Text section:
- - -
I'm done. If you don't feel like explaining yourself, I certainly won't harass you by pushing the issue.
 

Dr. Strangemonkey said:
I really disagree with your analysis here:

1.) If this is a functional value for narrative then printed books also fail at conveying narrative. Alice is always falling down the rabitt hole, Jack is always chopping the bean stalk, and Frodo is always fat and slightly bored in the shire.

We're talking about a narrative, not the state of things at any point of the narrative. Let me clarify.

Frodo gets the ring. Frodo leaves the shire. Frodo goes to Gondor. Etc. Whereas in an MMO it might be more like, Frodo leaves the shire. Frodo leaves the shire. Frodo and Frodo got to Gondor and run a mission. The XP is good, so they run it again. Later, they meet Frodo, who has just left the Shire with the ring. That's not narrative.

Narration is a series of logically connected events. MMOs typically lack continuity.

2.) There are differences in tolerance, but the function is still the same. Further some of your claims here don't work on face value. Of course there's collaboration and feedback. A computer game will stop working if you stop feeding it data and interacting with it. RPGs more so than others.
- - -
Extracted entries:
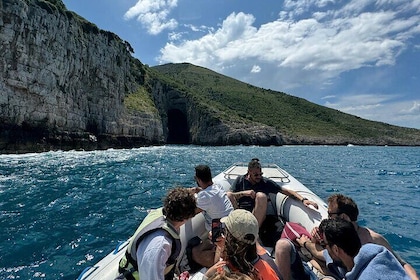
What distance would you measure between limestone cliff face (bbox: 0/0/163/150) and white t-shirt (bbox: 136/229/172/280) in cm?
3172

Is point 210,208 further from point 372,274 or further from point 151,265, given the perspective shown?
point 372,274

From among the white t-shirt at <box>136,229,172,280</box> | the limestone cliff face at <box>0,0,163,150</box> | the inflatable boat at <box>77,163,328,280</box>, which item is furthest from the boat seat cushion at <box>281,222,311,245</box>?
the limestone cliff face at <box>0,0,163,150</box>

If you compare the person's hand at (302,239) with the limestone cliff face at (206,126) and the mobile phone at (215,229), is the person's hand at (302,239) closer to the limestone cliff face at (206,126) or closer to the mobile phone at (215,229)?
the mobile phone at (215,229)

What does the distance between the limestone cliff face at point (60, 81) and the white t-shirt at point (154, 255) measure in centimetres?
3172

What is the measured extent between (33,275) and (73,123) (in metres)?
36.3

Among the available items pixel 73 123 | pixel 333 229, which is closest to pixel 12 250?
pixel 333 229

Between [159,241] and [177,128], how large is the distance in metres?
84.9

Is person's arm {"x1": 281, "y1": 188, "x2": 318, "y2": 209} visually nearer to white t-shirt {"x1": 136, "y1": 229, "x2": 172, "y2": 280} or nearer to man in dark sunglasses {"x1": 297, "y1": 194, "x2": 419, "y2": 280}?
man in dark sunglasses {"x1": 297, "y1": 194, "x2": 419, "y2": 280}

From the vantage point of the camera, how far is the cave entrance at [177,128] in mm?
84981

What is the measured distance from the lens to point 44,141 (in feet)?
103

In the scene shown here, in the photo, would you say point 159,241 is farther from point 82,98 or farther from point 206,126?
point 206,126

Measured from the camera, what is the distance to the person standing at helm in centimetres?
241

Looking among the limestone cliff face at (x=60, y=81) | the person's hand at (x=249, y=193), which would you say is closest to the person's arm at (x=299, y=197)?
the person's hand at (x=249, y=193)

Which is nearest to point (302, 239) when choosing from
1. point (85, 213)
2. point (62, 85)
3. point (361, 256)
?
point (361, 256)
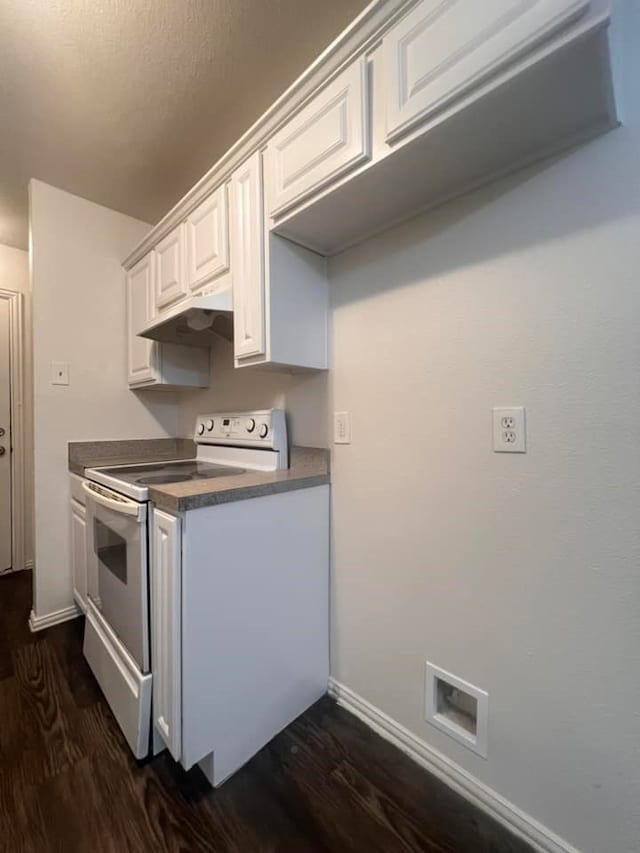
- - -
Required work:
1. Copy out the forum post on narrative in online games from "Frodo gets the" up to and including "so than others.".
2. Continue the forum post on narrative in online games from where it stops.

Outputs for the tasks:
1.
Frodo gets the ring. Frodo leaves the shire. Frodo goes to Gondor. Etc. Whereas in an MMO it might be more like, Frodo leaves the shire. Frodo leaves the shire. Frodo and Frodo got to Gondor and run a mission. The XP is good, so they run it again. Later, they meet Frodo, who has just left the Shire with the ring. That's not narrative.

Narration is a series of logically connected events. MMOs typically lack continuity.

2.) There are differences in tolerance, but the function is still the same. Further some of your claims here don't work on face value. Of course there's collaboration and feedback. A computer game will stop working if you stop feeding it data and interacting with it. RPGs more so than others.

2.
"I stop working" is not collaboration. Ask any corporate mediator or industrial psychologist. A CRPG's only response to error is to give up.

A human player, however, can recover from any error.


4.) By the definition you give there is no sensible way to interpret CRPGs as failing. The immersive framework functions as the limitation of possible actions in both mediums. The tolerances are different in both scope and value, but in neither my MilSF CRPG nor my MilSF TRPG can your character move the adventure forward by suddenly deciding to turn into a dragon and burninate the city.

"Within the immersive framework." Rule one precludes characters from turning into dragons unless that is part of the story. Here's an example that illustrates what I mean.

"I turn my pistol on my head and pull the trigger."

Easily resolved in a TRPG, although there may not be specific provisions for this action. Generally impossible in a MMO, shooter, console game, or CRPG.
 

Social constraints take the place of silicon constraints. A player who insists on self-destructive behaviour for his PC is likely to piss off the other players, and get booted (assuming the group doesn't suffer from the geek social fallacies). That's your "I stop working".
 

pawsplay said:
At that point, they won't be in the same genre. You can teach an AI to run a traditional RPG, but putting an AI in charge of a MMO gets you... nothing. If you posit a CRPG full of intelligent objects, that's a whole different game.

I'm not quite sure what this means? What do you mean it gets you nothing?

I'm saying that you'd have an AI Dm, that could run scenarios like a Human DM, but since it's got virtually instant access to the rules, and can make pretty much instantaneous descicions, it can handle off the beaten path just as quickly as on the beaten path.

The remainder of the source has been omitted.